* **Exercise prompt**:
Copy out the listing below word for word, without the pictures.

* **Data for this exercise**:
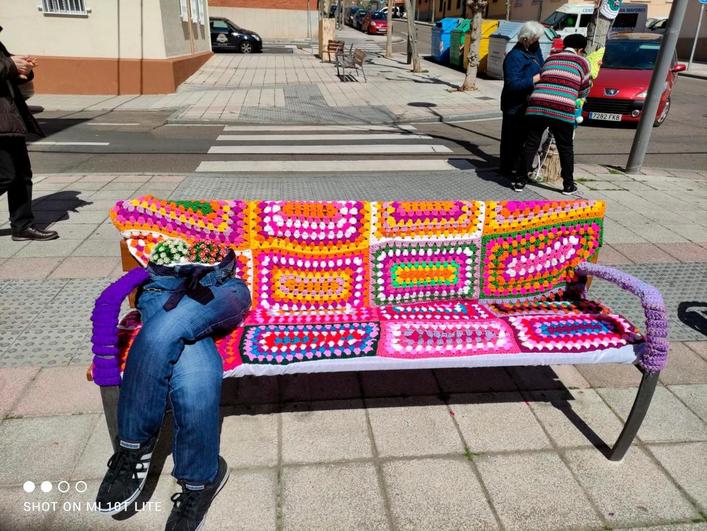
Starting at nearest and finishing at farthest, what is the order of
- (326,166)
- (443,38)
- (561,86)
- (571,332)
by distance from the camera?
(571,332)
(561,86)
(326,166)
(443,38)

* **Solution**:
Starting at nearest and finishing at farthest, what is the order of
- (326,166)
- (443,38)
- (561,86)
- (571,332)
by distance from the camera?
(571,332)
(561,86)
(326,166)
(443,38)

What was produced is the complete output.